Inside the Big Data environment … Data ingestion and analysis reports– As data is added to a Big Data environment protected information should be anonymized. There are many techniques that can be used – encryption, tokenization/substitution, nulling out data – and the selection of the right technique depends upon the expected final use, and the analytics to be performed. The final reports can then have this data anonymized, or returned to original state based on the privilege and jurisdiction of the user or process accessing the information.

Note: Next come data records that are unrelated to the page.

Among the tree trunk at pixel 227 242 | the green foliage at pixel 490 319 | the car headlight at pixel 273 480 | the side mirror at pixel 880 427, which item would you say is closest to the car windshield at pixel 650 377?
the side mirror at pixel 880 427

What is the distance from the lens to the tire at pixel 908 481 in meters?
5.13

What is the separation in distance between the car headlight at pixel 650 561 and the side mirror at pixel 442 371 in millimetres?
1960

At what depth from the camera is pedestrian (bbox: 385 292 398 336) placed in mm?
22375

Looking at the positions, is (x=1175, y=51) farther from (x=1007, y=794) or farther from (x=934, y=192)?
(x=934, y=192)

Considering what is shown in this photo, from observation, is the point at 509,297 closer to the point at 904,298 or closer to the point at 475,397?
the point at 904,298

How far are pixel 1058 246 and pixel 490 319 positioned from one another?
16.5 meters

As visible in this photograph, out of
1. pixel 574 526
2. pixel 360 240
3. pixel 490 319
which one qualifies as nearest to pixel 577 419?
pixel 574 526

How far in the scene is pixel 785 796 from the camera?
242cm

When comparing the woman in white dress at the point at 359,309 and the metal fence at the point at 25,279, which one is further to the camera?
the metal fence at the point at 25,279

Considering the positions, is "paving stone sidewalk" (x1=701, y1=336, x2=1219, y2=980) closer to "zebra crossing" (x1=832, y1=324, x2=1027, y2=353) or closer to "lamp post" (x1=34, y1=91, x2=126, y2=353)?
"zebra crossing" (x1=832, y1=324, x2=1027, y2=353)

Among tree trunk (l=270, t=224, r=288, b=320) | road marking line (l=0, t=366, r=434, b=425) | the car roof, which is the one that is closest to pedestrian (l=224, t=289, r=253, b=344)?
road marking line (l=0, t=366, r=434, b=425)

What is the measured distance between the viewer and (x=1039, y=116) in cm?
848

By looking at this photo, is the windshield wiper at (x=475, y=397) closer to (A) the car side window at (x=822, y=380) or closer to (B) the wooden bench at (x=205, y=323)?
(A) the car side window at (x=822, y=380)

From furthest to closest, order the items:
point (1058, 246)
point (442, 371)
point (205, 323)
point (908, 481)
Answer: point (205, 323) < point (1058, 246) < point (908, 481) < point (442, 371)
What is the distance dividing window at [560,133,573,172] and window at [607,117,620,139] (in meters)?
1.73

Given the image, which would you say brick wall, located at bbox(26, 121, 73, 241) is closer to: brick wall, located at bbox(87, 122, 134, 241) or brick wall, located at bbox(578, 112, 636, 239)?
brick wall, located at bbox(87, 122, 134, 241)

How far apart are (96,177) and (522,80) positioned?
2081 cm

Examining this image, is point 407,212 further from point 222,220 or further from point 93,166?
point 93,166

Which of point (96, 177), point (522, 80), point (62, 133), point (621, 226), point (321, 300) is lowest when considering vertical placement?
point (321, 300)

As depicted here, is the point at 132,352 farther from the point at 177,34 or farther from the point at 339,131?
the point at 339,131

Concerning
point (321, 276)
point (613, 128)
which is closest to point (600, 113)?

- Encryption– Encryption of protected data is best suited when analysis using the protected portion of the data set is not needed. Once encrypted, isn’t useful for analysis – but the rest of the data set is available, and the protected data accompanies un-protected records (like an encrypted Social Security number accompanying a name). Although there has been much talk of homomorphic encryption recently (an encryption technique that is said to be able to retain the capacity to analyze data, even though encrypted), it has yet to reach commercial usefulness. Once reports of analysis are completed, the encryption key used on ingestion can be used to recreate the protected data. If this key is only accessible to processes and people who meet “least privilege”, and who are located in the correct jurisdiction, both requirements are preserved.
- Tokenization– With Tokenization, protected data is replaced with a “token” representing the actual information. The information itself need never leave a secure environment to enter the Big Data implementation. Tokenization can be “tuned” to meet the level of need/security of the information. Lower level of security tokenization can replace (for instance) a social security number with one using the same number of digits, and if a consistently used algorithm generates the numbers can also preserve some analysis capabilities. More highly secure tokenization schemes can use random number generation to create a substitute for the protected data, but will not allow analysis of the protected information (much like encryption). In either case, when the analysis run is complete and reports are generated, only those with the correct privilege level and/or within the right jurisdiction will have the capability to access or generate the protected information.
- Nulling data– When it’s desired to preserve a space in the data set for protected information, and the data is need not be available for analysis or reporting, it can be nulled on ingestion into the environment.
Use of these techniques requires some work – protected data must be identified prior to ingestion, and appropriate processing performed before it leaves the “least privilege” environment and/or its home jurisdiction. Similarly, work is required on the reporting side to ensure that the data is accessible after it leaves the big data environment. Some of this work can be left to an internal gateway - If all data leaving a given subnet, for instance, always passes through a gateway that applies an anonymization technique to social security numbers, home addresses, etc. this can minimize the exposure both to big data environments and to cloud or other applications.
The final result of this work is to minimize the risks to organizations of failing to meet compliance and regulatory requirements, as well as reduction of the exposure to data breaches, when working with Big Data implementations.